── DATA TO PROCESS
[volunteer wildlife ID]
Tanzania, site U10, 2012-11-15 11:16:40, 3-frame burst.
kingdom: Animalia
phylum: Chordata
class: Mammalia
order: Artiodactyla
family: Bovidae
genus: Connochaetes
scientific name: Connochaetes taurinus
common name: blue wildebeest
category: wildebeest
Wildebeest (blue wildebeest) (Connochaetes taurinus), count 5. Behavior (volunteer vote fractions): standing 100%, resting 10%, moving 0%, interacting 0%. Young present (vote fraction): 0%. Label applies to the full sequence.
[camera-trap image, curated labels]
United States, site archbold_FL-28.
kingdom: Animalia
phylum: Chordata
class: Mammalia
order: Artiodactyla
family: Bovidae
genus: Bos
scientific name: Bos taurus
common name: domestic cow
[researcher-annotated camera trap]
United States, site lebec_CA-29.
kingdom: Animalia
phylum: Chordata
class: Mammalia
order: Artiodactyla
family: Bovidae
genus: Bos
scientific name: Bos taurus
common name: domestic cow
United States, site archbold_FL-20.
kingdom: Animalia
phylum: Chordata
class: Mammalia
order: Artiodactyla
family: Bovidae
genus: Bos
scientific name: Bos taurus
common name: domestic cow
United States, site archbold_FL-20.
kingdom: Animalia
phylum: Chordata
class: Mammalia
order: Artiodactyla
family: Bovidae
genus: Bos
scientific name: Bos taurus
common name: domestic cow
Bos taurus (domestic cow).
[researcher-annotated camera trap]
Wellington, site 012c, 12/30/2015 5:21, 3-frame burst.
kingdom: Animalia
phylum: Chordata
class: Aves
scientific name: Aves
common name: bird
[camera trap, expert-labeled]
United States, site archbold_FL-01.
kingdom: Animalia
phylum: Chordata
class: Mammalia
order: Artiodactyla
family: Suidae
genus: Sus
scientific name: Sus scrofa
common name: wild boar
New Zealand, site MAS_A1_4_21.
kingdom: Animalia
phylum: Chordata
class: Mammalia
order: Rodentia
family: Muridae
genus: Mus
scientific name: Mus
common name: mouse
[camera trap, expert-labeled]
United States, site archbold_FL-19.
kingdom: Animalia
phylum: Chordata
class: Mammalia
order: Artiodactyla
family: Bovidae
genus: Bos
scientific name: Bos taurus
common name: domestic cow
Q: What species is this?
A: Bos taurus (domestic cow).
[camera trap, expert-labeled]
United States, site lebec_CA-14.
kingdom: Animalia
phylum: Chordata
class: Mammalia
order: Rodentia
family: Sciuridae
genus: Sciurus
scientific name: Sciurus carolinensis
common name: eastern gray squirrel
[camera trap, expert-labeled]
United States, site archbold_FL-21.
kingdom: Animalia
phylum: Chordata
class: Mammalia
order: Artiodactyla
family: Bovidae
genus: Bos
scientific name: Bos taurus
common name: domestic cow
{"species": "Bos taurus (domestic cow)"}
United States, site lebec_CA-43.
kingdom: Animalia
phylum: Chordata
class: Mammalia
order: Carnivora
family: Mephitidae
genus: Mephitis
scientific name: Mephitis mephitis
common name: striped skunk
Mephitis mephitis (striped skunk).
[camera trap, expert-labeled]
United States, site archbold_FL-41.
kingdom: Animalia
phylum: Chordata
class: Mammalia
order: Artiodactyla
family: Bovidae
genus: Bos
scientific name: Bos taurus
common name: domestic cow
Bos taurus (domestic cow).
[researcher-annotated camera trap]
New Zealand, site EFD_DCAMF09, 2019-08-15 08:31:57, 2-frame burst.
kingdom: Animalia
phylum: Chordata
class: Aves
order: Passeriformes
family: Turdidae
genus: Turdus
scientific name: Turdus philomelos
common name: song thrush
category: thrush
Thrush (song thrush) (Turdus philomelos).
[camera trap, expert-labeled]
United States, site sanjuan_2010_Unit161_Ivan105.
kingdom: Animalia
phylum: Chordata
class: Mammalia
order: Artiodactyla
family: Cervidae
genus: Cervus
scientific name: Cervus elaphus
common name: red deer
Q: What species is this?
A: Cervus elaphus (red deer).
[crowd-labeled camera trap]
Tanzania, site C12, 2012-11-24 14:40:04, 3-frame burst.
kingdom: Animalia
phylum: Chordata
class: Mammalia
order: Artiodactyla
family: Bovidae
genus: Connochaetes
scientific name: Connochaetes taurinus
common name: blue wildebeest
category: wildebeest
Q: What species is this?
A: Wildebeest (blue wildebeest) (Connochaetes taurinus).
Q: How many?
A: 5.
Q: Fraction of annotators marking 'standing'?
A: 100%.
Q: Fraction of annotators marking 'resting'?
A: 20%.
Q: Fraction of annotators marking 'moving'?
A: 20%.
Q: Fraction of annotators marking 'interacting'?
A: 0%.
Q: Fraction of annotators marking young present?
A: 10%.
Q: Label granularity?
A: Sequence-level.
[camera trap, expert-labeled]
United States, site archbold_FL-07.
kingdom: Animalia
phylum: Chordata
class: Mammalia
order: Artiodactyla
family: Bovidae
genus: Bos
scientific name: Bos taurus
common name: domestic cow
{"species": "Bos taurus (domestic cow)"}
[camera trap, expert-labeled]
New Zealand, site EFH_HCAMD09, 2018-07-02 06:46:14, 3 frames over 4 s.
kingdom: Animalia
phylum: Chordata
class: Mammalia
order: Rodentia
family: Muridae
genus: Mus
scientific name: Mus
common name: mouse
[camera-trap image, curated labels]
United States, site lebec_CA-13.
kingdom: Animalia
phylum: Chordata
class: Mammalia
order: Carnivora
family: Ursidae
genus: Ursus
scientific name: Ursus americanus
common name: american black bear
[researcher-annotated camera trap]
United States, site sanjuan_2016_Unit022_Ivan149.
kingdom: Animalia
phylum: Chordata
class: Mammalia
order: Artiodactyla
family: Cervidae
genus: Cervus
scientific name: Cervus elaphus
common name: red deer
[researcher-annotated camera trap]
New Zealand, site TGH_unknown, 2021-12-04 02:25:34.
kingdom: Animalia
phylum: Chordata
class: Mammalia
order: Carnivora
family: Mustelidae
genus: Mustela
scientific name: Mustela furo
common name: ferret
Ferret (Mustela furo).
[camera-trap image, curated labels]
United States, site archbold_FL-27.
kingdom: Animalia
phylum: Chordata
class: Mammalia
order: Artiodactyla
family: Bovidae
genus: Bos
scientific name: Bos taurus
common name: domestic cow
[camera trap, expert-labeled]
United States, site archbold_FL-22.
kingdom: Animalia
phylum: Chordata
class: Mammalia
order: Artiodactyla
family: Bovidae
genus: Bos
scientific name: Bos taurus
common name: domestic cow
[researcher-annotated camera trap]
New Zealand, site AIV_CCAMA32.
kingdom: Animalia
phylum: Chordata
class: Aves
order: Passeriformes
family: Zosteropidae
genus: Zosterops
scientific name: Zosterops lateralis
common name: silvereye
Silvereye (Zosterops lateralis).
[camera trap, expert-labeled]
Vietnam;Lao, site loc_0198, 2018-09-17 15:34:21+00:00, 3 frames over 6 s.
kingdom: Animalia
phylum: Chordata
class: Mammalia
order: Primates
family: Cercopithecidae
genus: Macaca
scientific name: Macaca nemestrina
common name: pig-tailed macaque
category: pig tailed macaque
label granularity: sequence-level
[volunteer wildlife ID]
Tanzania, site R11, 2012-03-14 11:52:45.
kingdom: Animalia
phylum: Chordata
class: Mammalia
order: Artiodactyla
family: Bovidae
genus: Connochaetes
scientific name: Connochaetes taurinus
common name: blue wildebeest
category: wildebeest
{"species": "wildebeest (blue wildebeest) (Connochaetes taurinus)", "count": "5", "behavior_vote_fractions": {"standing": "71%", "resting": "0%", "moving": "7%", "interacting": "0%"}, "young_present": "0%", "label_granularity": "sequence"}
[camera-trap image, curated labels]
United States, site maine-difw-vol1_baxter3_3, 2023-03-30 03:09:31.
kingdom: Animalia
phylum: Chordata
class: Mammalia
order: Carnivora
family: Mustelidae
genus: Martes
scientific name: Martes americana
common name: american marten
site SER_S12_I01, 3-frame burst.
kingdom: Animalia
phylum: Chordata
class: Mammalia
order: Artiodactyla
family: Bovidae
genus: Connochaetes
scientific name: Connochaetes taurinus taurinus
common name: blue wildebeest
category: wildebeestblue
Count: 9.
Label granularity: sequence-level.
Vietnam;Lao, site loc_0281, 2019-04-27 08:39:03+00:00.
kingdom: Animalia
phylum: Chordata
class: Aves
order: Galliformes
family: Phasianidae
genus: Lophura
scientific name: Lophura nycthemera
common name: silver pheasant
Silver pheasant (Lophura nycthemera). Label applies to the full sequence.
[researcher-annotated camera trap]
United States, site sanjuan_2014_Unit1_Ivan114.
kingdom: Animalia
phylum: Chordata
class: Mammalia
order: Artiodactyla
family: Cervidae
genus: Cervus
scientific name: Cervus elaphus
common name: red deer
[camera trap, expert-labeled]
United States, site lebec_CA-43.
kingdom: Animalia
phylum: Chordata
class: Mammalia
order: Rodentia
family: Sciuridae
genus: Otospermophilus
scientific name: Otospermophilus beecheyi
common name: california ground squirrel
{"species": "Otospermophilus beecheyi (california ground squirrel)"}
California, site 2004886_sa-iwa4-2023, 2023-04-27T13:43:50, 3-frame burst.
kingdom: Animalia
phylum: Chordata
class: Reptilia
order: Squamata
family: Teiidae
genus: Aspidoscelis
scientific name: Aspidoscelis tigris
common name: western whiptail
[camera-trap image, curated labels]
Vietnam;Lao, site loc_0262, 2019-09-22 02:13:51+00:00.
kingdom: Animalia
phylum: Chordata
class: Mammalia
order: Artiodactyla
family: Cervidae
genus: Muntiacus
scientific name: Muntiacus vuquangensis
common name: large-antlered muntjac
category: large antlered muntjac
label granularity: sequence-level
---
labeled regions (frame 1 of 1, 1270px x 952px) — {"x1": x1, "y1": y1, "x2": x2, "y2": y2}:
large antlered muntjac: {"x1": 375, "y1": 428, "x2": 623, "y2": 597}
────
EXERCISE OBJECTIVE: In the data above, find the line with "Tanzania, site R11, 2012-03-14 11:52:45." and the line with "common name: american marten". Retype both, plus every line between them, exactly.

TASK SOLUTION:
Tanzania, site R11, 2012-03-14 11:52:45.
kingdom: Animalia
phylum: Chordata
class: Mammalia
order: Artiodactyla
family: Bovidae
genus: Connochaetes
scientific name: Connochaetes taurinus
common name: blue wildebeest
category: wildebeest
{"species": "wildebeest (blue wildebeest) (Connochaetes taurinus)", "count": "5", "behavior_vote_fractions": {"standing": "71%", "resting": "0%", "moving": "7%", "interacting": "0%"}, "young_present": "0%", "label_granularity": "sequence"}
[camera-trap image, curated labels]
United States, site maine-difw-vol1_baxter3_3, 2023-03-30 03:09:31.
kingdom: Animalia
phylum: Chordata
class: Mammalia
order: Carnivora
family: Mustelidae
genus: Martes
scientific name: Martes americana
common name: american marten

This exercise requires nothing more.